* **Source excerpt**
So it’s official: my life as a grad student as begun. I am ready to go to bed at 10:30 on a Friday night.
In my defense, I have been TIRED this week. I don’t think that I’ve been going to bed early enough. My sleep habits haven’t been helped by the fact that my dear sweet boyfriend has called after I’ve fallen asleep every night this week. (And he tried to call earlier tonight, but that happened to fall in the last 30 minutes of the movie I was watching w/ Whitney, and after it was over he was busy. Grrr. Argh. The thought that I’m going to get woken up again after I go to bed tonight just makes me want to fall asleep right now. Time zones suck.)
My schedule is part of the problem too: it’s all over the place. I need to wake up at 6:40AM on Tuesdays, 9:30AM on Wednesdays, 8:00AM on Thursdays, and 9:30Am on Fridays. (I don’t have class Friday, but I ride into campus w/ Whitney and do research assistant work in the Theology Library for a few hours.) One of my friends said this week that she’s going to try waking up at the same time every day, despite her schedule. Seems like a nice idea, but there’s no way I’d be able to get up at 6:40 every morning if I didn’t have to. So the “going to bed earlier” plan it is! I’ll let you know how this goes for me.
I don’t have many plans for the weekend, which is kinda nice. I’m looking forward to just hanging out at home and getting some reading done. I’ve also got to write a 2-3 page paper for Tuesday answering the question “What should the role of Scripture be in the faith and practice of Christianity?” It’s such an open ended question, and not one that I’d ever really given serious thought to before, so I’ve got my work cut out for me. But I checked out of the library a copy of the United Methodist Book of Discipline, Martin Luther’s Basic Theological Writings, and John Calvin’s Institutes of the Christian Religion, so I should have some help formulating my ideas.

* **What is asked**
(1) Answer these questions about the grad student post:
(a) Who has been calling after the writer has fallen asleep every night this week?
(b) In which library does the writer do research assistant work on Fridays?
(c) How many pages long is the paper due Tuesday?
(2) Show every line of the rows that contains the string "seen". Case counts.
The post and the rows come from separate, unrelated sources.

* **Available records**
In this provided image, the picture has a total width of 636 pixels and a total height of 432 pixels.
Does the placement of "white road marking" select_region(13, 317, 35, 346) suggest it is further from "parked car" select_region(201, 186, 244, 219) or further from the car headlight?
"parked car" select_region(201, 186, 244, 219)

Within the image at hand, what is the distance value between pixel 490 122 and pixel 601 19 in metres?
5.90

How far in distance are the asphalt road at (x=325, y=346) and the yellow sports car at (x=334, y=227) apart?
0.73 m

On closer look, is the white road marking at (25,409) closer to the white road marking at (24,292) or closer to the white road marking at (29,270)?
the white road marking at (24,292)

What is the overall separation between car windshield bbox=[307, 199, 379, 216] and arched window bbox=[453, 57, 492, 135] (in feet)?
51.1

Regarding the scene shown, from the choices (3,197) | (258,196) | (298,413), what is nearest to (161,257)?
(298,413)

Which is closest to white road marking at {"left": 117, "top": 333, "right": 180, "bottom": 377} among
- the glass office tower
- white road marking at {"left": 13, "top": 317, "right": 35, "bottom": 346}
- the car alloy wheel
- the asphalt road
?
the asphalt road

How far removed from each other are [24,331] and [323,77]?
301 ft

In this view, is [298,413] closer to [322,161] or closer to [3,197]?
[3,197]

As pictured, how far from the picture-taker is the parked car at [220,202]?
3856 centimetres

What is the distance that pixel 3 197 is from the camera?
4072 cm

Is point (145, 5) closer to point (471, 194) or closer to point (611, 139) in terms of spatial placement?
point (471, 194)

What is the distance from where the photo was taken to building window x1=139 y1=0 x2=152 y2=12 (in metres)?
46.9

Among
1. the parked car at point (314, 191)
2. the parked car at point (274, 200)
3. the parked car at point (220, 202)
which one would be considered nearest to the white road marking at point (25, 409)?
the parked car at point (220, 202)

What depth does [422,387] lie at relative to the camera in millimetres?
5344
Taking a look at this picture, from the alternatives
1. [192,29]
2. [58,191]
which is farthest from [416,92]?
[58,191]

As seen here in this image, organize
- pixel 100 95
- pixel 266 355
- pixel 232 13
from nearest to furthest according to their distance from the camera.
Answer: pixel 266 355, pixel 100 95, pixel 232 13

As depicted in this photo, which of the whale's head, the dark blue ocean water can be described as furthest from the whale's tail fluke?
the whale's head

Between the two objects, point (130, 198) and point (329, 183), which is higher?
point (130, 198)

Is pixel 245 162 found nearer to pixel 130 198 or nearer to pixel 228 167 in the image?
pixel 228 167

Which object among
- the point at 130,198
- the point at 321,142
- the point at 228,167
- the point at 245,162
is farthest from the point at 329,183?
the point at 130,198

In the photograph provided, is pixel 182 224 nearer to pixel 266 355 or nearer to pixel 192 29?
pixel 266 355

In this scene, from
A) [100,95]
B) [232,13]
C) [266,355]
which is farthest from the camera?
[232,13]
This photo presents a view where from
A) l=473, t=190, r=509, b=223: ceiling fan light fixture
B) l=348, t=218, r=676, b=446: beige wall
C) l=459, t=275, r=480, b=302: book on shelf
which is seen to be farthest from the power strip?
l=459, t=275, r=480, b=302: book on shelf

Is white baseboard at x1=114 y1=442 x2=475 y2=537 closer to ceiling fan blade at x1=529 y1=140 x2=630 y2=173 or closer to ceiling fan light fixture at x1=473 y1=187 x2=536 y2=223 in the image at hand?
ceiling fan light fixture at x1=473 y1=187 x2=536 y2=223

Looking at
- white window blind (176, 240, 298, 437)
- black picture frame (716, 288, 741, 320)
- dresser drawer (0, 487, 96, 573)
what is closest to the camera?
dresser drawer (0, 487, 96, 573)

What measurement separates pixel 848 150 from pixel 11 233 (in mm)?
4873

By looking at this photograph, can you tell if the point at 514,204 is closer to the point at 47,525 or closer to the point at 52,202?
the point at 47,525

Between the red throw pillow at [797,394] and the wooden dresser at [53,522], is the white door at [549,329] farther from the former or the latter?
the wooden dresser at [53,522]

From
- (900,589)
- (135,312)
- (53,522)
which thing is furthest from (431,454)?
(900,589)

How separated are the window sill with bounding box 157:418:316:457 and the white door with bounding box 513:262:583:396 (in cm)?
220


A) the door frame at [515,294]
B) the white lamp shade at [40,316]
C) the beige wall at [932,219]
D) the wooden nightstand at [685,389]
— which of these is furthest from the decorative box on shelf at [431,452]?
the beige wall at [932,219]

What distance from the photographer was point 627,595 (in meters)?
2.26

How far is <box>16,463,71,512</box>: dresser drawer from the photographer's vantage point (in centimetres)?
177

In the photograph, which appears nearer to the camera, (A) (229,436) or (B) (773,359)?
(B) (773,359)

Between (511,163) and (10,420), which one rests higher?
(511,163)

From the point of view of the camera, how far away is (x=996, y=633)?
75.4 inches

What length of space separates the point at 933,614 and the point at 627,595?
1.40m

...

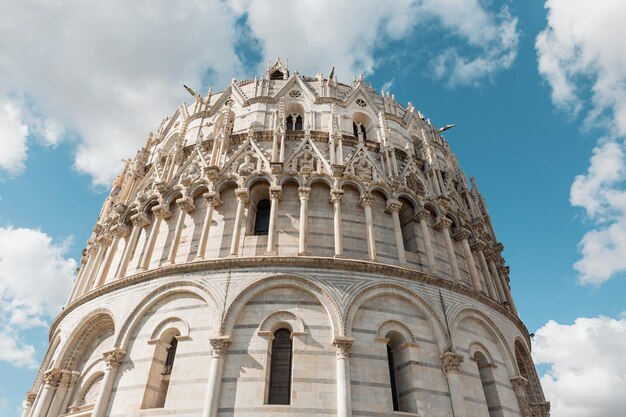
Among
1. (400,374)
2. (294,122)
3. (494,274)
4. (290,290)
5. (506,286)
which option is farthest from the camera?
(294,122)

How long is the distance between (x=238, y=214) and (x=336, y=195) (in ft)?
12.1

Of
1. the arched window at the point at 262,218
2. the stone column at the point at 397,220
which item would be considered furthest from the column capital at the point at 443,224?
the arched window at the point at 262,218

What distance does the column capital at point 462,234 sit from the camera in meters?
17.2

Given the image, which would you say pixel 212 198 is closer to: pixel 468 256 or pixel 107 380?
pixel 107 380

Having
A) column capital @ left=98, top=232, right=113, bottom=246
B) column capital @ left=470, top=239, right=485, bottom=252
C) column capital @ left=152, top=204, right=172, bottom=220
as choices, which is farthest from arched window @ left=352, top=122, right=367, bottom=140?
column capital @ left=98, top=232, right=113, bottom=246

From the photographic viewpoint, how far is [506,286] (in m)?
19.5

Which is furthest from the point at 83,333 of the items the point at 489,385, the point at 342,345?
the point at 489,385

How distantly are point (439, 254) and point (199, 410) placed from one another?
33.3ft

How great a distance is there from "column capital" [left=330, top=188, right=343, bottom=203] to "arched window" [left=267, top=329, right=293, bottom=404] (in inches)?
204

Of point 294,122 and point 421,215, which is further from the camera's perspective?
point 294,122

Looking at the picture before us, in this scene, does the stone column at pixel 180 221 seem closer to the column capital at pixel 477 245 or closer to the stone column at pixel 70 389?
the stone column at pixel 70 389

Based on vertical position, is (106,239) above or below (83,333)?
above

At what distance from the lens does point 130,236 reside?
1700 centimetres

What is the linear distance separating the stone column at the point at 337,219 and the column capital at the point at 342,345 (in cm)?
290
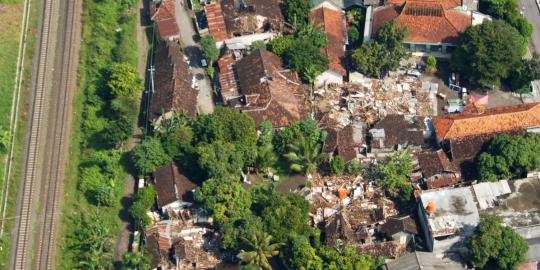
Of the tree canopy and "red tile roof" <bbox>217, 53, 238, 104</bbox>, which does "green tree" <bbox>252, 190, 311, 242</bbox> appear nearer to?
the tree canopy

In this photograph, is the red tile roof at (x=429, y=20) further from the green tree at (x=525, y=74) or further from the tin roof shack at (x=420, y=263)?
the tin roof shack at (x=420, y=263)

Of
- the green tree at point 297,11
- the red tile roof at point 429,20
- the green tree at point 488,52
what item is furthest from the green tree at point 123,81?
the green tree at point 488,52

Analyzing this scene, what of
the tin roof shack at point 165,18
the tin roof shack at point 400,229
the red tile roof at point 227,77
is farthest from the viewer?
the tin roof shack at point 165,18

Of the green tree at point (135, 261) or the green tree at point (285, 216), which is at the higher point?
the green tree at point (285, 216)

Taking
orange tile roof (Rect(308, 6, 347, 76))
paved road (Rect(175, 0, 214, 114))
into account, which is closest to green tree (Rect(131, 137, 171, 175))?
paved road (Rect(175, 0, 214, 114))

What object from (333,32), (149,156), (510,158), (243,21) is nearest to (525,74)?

* **Solutions to each task**
(1)
(a) The writer's boyfriend
(b) The Theology Library
(c) 2-3 pages

(2)
As seen here in this image, organize
which is seen to be farthest from the power strip?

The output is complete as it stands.